The above has recommendations based on genre

Modification of above code on type of recommendation based of top 3 actors, director, top 3 genres and top 3 keywords of the given movie.

In [None]:
data_content_based.head()

cleaning data i.e all lower case and remove spaces between names

In [None]:
def clean_data(x):
    if isinstance(x, list):
        return [str.lower(i.replace(" ", "")) for i in x]
    else:
        #Check if director exists. If not, return empty string
        if isinstance(x, str):
            return str.lower(x.replace(" ", ""))
        else:
            return ''

cleaning data in -features might need to change features name because its already being used in the demographic filtering mode

In [None]:
features = ['cast', 'keywords', 'director', 'genres']
for feature in features:
    data_content_based[feature] = data_content_based[feature].apply(clean_data)

In [None]:
def create_combined_features(x):
    return ' '.join(x['keywords']) + ' ' + ' '.join(x['cast']) + ' ' + x['director'] + ' ' + ' '.join(x['genres'])
data_content_based['combined_features'] = data_content_based.apply(create_combined_features, axis=1)

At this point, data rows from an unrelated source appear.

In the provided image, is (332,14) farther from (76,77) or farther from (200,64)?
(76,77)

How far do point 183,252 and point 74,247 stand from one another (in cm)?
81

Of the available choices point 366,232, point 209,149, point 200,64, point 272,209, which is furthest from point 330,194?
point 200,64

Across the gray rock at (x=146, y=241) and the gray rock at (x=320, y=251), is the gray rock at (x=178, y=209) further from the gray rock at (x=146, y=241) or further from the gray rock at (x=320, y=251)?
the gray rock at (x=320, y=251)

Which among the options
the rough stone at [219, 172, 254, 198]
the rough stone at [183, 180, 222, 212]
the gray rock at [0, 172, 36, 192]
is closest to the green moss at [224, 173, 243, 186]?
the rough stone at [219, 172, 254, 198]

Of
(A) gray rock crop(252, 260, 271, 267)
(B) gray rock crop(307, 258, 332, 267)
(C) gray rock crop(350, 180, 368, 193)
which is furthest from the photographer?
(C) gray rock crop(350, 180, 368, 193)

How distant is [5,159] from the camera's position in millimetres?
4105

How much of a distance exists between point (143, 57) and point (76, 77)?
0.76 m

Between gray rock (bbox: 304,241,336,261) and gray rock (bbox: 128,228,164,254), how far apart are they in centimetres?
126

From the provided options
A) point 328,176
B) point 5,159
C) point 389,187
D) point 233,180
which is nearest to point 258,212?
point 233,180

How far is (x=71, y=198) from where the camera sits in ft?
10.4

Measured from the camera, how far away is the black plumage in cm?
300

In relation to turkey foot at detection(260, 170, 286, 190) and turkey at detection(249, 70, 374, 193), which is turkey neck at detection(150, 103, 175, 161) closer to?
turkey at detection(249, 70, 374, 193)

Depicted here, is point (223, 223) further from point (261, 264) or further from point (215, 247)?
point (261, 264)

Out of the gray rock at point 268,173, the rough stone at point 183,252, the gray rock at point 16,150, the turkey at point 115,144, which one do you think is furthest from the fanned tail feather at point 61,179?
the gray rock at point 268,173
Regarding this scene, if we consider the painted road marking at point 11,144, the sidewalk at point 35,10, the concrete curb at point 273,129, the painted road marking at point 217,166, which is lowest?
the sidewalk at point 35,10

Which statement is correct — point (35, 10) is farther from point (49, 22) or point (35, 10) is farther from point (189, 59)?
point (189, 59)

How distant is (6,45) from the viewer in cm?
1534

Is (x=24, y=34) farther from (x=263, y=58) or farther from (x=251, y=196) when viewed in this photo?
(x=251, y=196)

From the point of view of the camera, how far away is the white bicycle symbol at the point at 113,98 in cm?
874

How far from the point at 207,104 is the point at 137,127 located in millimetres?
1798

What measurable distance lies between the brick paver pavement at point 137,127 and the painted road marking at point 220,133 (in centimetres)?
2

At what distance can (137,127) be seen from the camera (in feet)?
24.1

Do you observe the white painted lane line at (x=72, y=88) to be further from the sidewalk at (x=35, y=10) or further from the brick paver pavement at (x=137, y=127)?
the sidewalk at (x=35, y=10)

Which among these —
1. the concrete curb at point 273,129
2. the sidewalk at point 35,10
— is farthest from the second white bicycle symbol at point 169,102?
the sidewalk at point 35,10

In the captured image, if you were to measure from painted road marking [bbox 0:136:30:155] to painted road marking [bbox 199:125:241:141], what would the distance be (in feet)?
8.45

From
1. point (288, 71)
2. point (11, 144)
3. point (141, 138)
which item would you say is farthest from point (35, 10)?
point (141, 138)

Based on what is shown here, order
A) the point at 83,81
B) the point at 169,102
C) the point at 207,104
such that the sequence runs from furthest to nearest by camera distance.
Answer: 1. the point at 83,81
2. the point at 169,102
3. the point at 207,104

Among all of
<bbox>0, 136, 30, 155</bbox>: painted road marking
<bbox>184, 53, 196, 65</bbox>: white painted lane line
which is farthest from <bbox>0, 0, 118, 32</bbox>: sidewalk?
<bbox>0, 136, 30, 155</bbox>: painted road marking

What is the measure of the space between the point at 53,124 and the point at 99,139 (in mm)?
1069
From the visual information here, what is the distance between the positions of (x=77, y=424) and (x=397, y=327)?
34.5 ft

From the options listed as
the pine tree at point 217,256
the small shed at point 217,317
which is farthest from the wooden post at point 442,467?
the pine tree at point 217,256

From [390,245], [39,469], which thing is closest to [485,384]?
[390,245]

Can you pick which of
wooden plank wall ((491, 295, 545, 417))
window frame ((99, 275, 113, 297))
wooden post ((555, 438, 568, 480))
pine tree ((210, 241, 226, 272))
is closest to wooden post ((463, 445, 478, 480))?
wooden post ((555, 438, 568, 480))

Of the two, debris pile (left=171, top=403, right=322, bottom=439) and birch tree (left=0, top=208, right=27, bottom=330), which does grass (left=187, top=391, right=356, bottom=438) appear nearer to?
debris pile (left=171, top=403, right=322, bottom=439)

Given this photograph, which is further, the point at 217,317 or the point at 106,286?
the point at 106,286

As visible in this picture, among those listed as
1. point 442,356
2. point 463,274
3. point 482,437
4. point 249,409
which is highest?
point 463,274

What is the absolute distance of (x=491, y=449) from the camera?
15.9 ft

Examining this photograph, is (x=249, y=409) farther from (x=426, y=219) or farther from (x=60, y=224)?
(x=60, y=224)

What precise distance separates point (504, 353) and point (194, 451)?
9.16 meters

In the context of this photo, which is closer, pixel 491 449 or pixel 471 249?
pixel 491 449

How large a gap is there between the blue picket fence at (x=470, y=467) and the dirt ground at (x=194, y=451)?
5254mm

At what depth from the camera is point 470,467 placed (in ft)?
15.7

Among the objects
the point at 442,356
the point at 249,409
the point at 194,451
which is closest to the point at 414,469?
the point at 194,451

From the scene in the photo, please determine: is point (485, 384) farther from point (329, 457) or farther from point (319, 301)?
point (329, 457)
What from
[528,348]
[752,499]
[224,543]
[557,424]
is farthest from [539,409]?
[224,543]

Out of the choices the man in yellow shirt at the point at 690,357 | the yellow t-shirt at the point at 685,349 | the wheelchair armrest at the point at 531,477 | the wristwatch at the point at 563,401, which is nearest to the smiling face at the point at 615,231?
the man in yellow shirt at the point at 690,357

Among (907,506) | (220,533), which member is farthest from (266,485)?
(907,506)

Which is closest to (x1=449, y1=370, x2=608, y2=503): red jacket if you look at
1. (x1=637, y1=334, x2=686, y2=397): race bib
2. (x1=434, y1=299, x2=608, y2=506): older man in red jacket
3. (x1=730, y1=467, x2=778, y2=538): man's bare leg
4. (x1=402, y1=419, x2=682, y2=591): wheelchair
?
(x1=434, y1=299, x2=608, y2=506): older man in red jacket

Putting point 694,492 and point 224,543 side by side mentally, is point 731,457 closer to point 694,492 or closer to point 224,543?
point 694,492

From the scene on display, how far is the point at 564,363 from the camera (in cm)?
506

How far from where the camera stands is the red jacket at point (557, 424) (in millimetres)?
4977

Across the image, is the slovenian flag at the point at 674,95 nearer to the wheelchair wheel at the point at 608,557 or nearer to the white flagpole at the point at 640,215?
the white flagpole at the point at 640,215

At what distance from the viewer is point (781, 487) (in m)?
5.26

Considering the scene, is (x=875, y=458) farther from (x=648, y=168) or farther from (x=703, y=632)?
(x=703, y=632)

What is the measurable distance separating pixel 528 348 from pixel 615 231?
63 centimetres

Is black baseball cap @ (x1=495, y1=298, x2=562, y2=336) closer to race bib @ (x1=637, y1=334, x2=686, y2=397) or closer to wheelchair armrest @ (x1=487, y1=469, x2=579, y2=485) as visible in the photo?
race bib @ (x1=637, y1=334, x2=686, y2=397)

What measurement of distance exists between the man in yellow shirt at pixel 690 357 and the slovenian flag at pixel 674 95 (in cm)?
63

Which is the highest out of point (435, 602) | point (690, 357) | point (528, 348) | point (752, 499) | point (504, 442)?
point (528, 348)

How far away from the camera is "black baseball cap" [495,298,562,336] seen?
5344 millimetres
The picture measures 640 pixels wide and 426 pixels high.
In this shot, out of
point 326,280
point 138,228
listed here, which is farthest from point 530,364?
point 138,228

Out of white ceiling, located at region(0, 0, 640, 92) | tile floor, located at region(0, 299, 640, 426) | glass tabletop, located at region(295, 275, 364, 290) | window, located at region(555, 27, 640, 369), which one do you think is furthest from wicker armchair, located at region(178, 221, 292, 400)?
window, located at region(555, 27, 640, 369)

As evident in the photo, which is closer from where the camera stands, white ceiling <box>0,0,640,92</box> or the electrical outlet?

creating a word vector of the entire corpus and provides the frequency of the each word in the document.

In [None]:
count = CountVectorizer(stop_words='english')
count_matrix = count.fit_transform(data_content_based['combined_features'])
count_matrix.shape

(movies,unique words )

Converting count matrix to Pandas Dataframe to view word frequencies

In [None]:
doc_term_matrix = count_matrix.todense()
data_frame_database2 = pd.DataFrame(doc_term_matrix, columns=count.get_feature_names_out(), index=data_content_based.combined_features)
data_frame_database2.to_csv(os.path.join(r'movies_database_countmatrix.csv'), index=True)

In [None]:
data_frame_database2.head()

Computing Similarity Score using Cosine Similarity

In [None]:
cosine_sim2 = cosine_similarity(count_matrix, count_matrix)
cosine_sim2

Creating dataframe of the similarity matrix.

In [None]:
sim2 = pd.DataFrame(cosine_sim2, columns=data_content_based.title, index=data_content_based.title)
sim2.head()

Reseting index of our main DataFrame and construct reverse mapping as before

In [None]:
data_content_based = data_content_based.reset_index()
indices = pd.Series(data_content_based.index, index=data_content_based['title'])

In [None]:
get_recommendations('The Godfather', cosine_sim2)

In [None]:
pickle.dump(data_content_based, open('movies_list_part2.pkl', 'wb'))

In [None]:
pickle.load(open('movies_list_part2.pkl', 'rb'))

In [None]:
pickle.dump(cosine_sim2, open('similarity_part2.pkl', 'wb'))

In [None]:
pickle.load(open('similarity_part2.pkl', 'rb'))

# from main_mrs

In [None]:
cv=CountVectorizer(max_features=10000, stop_words='english')

In [None]:
cv

In [None]:
new_data=data_content_based

In [None]:
vector=cv.fit_transform(new_data['tags'].values.astype('U')).toarray()

In [None]:
vector.shape

In [None]:
similarity=cosine_similarity(vector)

In [None]:
similarity

In [None]:
new_data[new_data['title']=="The Godfather"].index[0]

In [None]:
distance = sorted(list(enumerate(similarity[2])), reverse=True, key=lambda vector:vector[1])
for i in distance[0:12]:
    print(new_data.iloc[i[0]].title)

In [None]:
def recommand(movies):
    index=new_data[new_data['title']==movies].index[0]
    distance = sorted(list(enumerate(similarity[index])), reverse=True, key=lambda vector:vector[1])
    for i in distance[0:12]:
        print(new_data.iloc[i[0]].title)

In [None]:
recommand("The Godfather")

In [None]:
pickle.dump(new_data, open('movies_list.pkl', 'wb'))

In [None]:
pickle.dump(similarity, open('similarity.pkl', 'wb'))